While the past few months have included plenty of informed speculation about the so-called Switch 2, Nintendo hasn’t given even a bare hint that the system is in the works. That changed at least somewhat last night, as Nintendo President Shinto Furukawa shared on social media that “we will make an announcement about the successor to Nintendo Switch within this fiscal year,” which ends on March 31, 2025.
In his pre-announcement announcement, Furukawa warned that an upcoming Nintendo Direct presentation planned for June would include “no mention of the Nintendo Switch successor,” suggesting more information may be coming closer to the end of the fiscal year than the beginning.

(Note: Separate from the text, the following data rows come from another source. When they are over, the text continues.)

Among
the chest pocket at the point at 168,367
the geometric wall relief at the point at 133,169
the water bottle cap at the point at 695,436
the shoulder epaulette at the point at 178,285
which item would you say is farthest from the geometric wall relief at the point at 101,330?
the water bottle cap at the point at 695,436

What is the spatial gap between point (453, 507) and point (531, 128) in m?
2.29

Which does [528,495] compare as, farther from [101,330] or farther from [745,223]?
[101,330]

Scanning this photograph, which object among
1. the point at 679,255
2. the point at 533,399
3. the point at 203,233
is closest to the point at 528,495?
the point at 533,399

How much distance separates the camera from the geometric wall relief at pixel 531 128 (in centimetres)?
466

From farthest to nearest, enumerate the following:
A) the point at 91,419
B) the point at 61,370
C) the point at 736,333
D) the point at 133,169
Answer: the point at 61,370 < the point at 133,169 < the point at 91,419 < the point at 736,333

Furukawa notes that the eventual announcement will come over nine years after Nintendo first alluded to the Switch’s existence with the March 2015 announcement of a console then called “Project NX.” Nintendo didn’t show that hardware publicly until 19 months later, with a three-minute preview trailer that dropped in October 2016. Hands-on press previews for the Switch came three months after that, and we then had to wait almost two more months for the console to finally hit store shelves in March of 2017.
We probably won’t have to wait two years between the formal announcement and retail launch of the Switch 2, though; multiple reports have suggested that Nintendo is aiming for an early 2025 release for the updated hardware. The nearly eight-year gap between the launch of the Switch and its successors would mark a historically long wait for Nintendo home console hardware, which tends to see a refresh every five to six years. But Nintendo did wait nine years before following the original (and best-selling) Game Boy with the Game Boy Color.

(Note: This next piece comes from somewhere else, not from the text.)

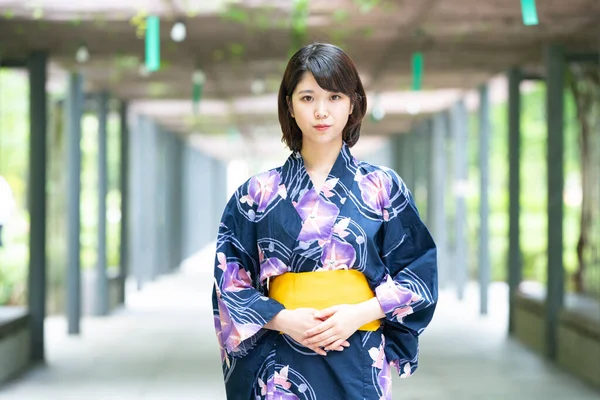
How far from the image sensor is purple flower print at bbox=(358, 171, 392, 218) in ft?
6.26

Reports have suggested that select third-party developers have had access to the Switch 2 since the middle of last year and that Nintendo is holding off on the release to prepare a stronger launch lineup of first-party software. On that score, we’d like to point out that it has now been nearly seven years since the original announcement of Metroid Prime 4 (and over five years since Nintendo restarted development with a new studio).

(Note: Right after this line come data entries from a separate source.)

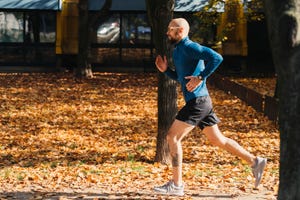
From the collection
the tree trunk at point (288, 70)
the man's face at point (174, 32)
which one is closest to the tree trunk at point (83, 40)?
the man's face at point (174, 32)

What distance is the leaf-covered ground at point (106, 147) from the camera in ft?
27.1

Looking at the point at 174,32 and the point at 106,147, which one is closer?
the point at 174,32

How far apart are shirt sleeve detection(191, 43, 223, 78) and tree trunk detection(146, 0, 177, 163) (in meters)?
2.48

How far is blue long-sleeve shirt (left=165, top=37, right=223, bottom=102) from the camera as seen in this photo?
7.45 m

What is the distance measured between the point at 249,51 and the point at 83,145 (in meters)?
20.8

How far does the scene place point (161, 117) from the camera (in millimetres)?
10281

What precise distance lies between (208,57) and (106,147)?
5.54 m

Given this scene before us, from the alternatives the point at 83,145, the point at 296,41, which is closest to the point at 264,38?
the point at 83,145

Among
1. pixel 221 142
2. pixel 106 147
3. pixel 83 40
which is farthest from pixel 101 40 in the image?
pixel 221 142

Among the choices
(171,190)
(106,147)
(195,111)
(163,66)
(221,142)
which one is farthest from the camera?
(106,147)

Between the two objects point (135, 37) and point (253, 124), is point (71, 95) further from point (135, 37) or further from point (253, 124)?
point (135, 37)

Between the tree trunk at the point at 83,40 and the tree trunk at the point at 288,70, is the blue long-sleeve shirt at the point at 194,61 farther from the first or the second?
the tree trunk at the point at 83,40

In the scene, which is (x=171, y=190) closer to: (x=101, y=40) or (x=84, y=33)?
(x=84, y=33)

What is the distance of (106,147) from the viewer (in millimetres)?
12664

The Switch 2 pre-announcement comes alongside the release of Nintendo’s latest financial results, in which Nintendo said it sold 15.7 million Nintendo Switch units in the 12-month period ending in March. That’s down quite a bit from the system’s peak sales in the 2020–2021 fiscal year, but it’s still a substantial sales performance for an aging system that has now passed 141 million total units sold since 2017. The overall numbers are closing in on the record currently held by the PS2 (155 million sales) and the Nintendo DS (154 million).